PROVIDED DATA:
□ □ □ □ □ □ □

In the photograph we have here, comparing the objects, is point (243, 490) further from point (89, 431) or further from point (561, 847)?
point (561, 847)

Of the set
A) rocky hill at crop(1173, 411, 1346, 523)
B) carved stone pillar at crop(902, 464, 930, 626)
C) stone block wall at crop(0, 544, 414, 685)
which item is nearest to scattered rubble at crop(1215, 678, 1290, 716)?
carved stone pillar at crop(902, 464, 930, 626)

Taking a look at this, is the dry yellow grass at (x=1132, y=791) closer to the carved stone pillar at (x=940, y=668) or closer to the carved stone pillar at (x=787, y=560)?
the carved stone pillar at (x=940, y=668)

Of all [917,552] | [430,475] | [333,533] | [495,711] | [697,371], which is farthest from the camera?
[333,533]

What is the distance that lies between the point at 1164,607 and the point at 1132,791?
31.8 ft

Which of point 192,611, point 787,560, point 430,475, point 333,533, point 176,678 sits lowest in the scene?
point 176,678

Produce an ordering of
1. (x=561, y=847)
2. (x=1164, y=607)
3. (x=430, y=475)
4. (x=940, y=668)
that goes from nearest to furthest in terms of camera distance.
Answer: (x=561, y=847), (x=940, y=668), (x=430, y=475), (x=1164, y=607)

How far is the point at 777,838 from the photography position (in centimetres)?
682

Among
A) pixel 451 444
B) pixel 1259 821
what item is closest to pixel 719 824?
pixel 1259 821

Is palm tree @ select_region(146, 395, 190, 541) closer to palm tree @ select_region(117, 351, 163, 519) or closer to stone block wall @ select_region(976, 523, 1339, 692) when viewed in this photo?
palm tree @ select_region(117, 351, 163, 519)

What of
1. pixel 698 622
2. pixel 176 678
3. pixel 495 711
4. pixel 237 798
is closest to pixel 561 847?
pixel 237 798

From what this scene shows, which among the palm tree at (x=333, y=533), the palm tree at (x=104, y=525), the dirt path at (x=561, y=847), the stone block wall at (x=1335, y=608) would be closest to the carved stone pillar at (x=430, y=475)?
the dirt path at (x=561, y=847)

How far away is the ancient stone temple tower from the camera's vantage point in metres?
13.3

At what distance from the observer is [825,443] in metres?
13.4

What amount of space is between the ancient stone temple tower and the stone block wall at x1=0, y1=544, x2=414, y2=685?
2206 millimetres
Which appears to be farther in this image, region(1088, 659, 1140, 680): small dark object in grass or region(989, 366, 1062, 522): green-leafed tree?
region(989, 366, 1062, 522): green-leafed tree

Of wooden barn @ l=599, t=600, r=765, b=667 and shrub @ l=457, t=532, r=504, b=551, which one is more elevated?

□ □ □ □ □ □ □

AIM:
Render every line of the rows above as a JSON list of strings, one string per line, leaving out the blank lines.

RESPONSE:
[
  "In the photograph we have here, comparing the objects, is point (243, 490) further from point (89, 431) or further from point (561, 847)?",
  "point (561, 847)",
  "Of the set",
  "A) rocky hill at crop(1173, 411, 1346, 523)",
  "B) carved stone pillar at crop(902, 464, 930, 626)",
  "C) stone block wall at crop(0, 544, 414, 685)",
  "which item is nearest to scattered rubble at crop(1215, 678, 1290, 716)?",
  "carved stone pillar at crop(902, 464, 930, 626)",
  "Taking a look at this, is the dry yellow grass at (x=1132, y=791) closer to the carved stone pillar at (x=940, y=668) or closer to the carved stone pillar at (x=787, y=560)?",
  "the carved stone pillar at (x=940, y=668)",
  "Of all [917,552] | [430,475] | [333,533] | [495,711] | [697,371], which is farthest from the camera?",
  "[333,533]",
  "What is the distance that lies between the point at 1164,607 and the point at 1132,791?",
  "31.8 ft",
  "Which of point 192,611, point 787,560, point 430,475, point 333,533, point 176,678 sits lowest in the scene?",
  "point 176,678",
  "Produce an ordering of",
  "1. (x=561, y=847)",
  "2. (x=1164, y=607)",
  "3. (x=430, y=475)",
  "4. (x=940, y=668)",
  "that goes from nearest to furthest in terms of camera distance.",
  "Answer: (x=561, y=847), (x=940, y=668), (x=430, y=475), (x=1164, y=607)",
  "How far is the point at 777,838 from the photography position (in centimetres)?",
  "682",
  "Among",
  "A) pixel 451 444",
  "B) pixel 1259 821",
  "what item is closest to pixel 719 824?",
  "pixel 1259 821",
  "Is palm tree @ select_region(146, 395, 190, 541) closer to palm tree @ select_region(117, 351, 163, 519) or closer to stone block wall @ select_region(976, 523, 1339, 692) when viewed in this photo?",
  "palm tree @ select_region(117, 351, 163, 519)",
  "What of",
  "1. pixel 698 622",
  "2. pixel 176 678",
  "3. pixel 495 711",
  "4. pixel 237 798",
  "is closest to pixel 561 847?",
  "pixel 237 798",
  "From what this scene shows, which among the palm tree at (x=333, y=533), the palm tree at (x=104, y=525), the dirt path at (x=561, y=847), the stone block wall at (x=1335, y=608) would be closest to the carved stone pillar at (x=430, y=475)?",
  "the dirt path at (x=561, y=847)",
  "How far away is the ancient stone temple tower from the camera's vantage point in metres?",
  "13.3",
  "At what distance from the observer is [825,443] in metres?",
  "13.4",
  "What amount of space is between the ancient stone temple tower and the stone block wall at x1=0, y1=544, x2=414, y2=685?",
  "2206 millimetres",
  "Which appears to be farther in this image, region(1088, 659, 1140, 680): small dark object in grass or region(989, 366, 1062, 522): green-leafed tree?",
  "region(989, 366, 1062, 522): green-leafed tree",
  "Of wooden barn @ l=599, t=600, r=765, b=667 and shrub @ l=457, t=532, r=504, b=551, which one is more elevated?"
]